Hopefully this document will provide you with all you need to know to write OnCore discrepancy checks. If you have any questions about this document or about the OnCore discrepancy process, please contact Nathan Byers.

The location of the special Excel file

The file we will be using for creating discrepancy reports is located on the HG-Docs drive.

On the drive, locate the “OnCore Discrepancy Lists” folder and open it up.

Inside the “OnCore Discrepancy Lists” folder you’ll find an Excel file called “OnCore_Data_Discrepancy.xlsx”.

That’s where it’s at.

HG-Docs > OnCore Discrepancy Lists > OnCore_Data_Discrepancy.xlsx

The format of the special Excel file

The Excel file has many columns in it, and it may have more in the future. However, do not change the format of this file yourself! If you would like to change the format, please check with Nathan Byers or Eric Bailey first.

To create a new discrepancy check, start a new row and fill out the Date and User columns. After that, the most important columns to fill out are “Purpose”, the-protocol-columns, and “Filter”.

Purpose The Purpose column should be a short description of the discrepancy in OnCore that you would like to check. It should be descriptive enough for you to recognize what exactly is being checked, but not an entire paragraph. The text from the Purpose column will be printed in your discrepancy report and will help you identify which discrepancy is which.
The-protocol-columns Each protocol has its own column. Type a “yes” in the cell for each protocol that should be checked for a specific discrepancy. For a single discrepancy check, more than one protocol can have a “yes”.
Filter The Filter column is the place where you will logically describe the discrepancy check. Below you will learn how to write the filter, but it is important to understand that this text will be read by a machine that will feed the text into an automated process. Please use the format and syntax we describe below without any additional comments or Excel formatting.

Why the Excel file is so special

The idea behind this process is that anyone can add a discrepancy check to their discrepancy report without requesting IT to write it for them. Once you make a change to the file (i.e., add a new row, or modify the logic of an existing row), then the next discrepancy report will incorporate your change to the special file. There should be no need to contact IT and request a new discrepancy check, and you don’t have to wait on IT to write it.

The process we have developed to check OnCore for discrepancies depends on the special Excel file to be in the same location, have the same file name, and have the same format.
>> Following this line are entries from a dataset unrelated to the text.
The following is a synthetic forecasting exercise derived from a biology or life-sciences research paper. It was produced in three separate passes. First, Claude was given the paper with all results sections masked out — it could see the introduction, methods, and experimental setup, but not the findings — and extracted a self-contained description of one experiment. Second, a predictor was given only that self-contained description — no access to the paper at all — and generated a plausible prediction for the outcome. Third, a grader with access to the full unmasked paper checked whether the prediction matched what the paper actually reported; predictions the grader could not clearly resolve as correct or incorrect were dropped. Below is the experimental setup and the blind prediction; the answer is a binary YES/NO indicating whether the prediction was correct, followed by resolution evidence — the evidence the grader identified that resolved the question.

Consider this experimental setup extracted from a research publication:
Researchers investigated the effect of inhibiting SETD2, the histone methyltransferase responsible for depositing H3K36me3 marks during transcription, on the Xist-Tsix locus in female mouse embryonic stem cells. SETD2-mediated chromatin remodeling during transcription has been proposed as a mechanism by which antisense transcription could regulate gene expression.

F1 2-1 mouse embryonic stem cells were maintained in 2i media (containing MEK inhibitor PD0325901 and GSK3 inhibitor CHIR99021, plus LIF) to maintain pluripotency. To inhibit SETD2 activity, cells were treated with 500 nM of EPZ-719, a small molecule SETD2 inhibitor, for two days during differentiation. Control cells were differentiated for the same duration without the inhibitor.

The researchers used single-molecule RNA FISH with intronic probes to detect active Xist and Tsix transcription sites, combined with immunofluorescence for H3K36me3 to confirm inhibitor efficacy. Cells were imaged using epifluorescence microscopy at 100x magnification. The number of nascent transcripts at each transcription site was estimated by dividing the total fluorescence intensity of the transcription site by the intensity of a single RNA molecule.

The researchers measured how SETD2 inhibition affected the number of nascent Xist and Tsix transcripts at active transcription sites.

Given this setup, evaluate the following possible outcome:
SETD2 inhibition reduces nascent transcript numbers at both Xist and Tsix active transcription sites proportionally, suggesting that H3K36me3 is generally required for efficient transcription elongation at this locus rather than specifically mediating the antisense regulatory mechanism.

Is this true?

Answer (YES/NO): NO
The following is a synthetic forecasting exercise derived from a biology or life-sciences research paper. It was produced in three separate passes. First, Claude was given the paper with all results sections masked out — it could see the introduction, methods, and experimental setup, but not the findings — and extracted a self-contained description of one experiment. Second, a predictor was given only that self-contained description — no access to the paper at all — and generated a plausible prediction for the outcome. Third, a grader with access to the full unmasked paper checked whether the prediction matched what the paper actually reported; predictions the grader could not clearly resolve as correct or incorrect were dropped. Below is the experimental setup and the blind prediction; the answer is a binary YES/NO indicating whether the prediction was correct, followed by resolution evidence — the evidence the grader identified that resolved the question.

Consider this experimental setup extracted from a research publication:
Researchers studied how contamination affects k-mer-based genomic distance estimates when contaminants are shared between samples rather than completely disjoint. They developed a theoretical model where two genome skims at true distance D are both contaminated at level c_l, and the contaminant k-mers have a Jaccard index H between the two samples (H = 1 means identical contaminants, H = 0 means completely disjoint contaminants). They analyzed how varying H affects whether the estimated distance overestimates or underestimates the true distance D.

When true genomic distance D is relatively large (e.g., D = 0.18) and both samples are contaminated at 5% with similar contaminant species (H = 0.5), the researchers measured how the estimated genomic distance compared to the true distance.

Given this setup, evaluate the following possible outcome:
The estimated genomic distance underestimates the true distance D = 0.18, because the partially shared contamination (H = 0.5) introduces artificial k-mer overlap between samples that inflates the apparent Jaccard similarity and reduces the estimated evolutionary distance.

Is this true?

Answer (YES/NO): YES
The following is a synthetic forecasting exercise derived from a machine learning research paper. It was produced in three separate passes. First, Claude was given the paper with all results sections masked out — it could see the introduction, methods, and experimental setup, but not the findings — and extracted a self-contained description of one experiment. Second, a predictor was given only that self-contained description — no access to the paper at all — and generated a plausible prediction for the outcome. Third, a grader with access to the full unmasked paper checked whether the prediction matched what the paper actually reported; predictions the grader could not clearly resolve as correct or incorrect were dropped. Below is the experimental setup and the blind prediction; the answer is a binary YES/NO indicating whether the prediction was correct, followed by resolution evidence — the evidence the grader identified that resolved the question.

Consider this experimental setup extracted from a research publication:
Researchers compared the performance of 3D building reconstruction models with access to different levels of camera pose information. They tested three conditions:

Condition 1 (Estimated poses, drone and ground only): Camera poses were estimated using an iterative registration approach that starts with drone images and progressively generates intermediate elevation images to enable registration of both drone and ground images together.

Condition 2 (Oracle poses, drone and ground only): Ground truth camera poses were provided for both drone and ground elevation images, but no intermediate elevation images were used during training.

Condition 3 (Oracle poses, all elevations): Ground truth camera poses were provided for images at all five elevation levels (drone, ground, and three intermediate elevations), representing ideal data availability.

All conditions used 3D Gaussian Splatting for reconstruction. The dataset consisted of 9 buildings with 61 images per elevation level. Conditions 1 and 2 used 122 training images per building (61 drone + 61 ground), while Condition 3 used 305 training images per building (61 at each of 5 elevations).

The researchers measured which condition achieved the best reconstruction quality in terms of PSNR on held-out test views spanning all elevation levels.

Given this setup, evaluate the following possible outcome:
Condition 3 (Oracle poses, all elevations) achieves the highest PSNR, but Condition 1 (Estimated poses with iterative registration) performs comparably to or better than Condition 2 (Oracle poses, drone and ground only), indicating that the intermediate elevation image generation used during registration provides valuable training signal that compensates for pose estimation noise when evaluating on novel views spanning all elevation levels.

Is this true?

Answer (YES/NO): YES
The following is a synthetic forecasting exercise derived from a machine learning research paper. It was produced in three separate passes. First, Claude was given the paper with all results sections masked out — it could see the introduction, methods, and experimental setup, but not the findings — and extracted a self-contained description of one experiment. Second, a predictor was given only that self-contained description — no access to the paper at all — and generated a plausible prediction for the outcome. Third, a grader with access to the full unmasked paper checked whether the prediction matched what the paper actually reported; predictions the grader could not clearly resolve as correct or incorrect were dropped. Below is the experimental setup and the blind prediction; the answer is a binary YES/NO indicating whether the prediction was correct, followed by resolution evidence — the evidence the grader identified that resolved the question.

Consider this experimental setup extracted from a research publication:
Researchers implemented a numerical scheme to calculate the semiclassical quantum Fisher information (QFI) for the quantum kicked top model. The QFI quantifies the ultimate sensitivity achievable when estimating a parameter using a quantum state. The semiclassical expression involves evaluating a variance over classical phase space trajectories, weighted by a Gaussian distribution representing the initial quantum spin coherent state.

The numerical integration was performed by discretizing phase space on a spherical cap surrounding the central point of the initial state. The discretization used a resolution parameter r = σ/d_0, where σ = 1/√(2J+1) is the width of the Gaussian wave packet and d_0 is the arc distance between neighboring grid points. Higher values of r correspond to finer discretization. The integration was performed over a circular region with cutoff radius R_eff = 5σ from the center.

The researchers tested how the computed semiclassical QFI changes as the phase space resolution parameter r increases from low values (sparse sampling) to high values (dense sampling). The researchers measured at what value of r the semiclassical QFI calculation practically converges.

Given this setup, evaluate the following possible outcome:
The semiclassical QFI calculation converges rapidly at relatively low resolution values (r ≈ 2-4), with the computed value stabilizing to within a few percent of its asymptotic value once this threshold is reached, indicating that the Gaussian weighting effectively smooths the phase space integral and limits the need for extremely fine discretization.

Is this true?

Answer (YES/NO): NO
Significant changes to the file may break the automated process for creating the discrepancy reports. The only changes that should be made to the file are the creation of new rows that follow the format that is described in this document. If you have questions about the formatting or about how exactly this automated process works, please contact Nathan Byers.

How to write filters for discrepancies

The Filter column of the Excel file should follow the following general format:

[field_name] logical_comparison [field_name]

and the result of the logical comparison should be TRUE for the records you would like to see in your report.

A specific example would be the Accession Date before Collection Date discrepancy:

[accession_date] < [collection_date_time]

This means that any specimen where the accession date is before the collection date will show up in your discrepancy report.

A field_name is the name of a column in a table in the OnCore Oracle database. It is not the same as the label in the OnCore website. As the example above shows, the label “Accession Date” in the OnCore website is not exactly the same as the field name in the OnCore database (accession_date).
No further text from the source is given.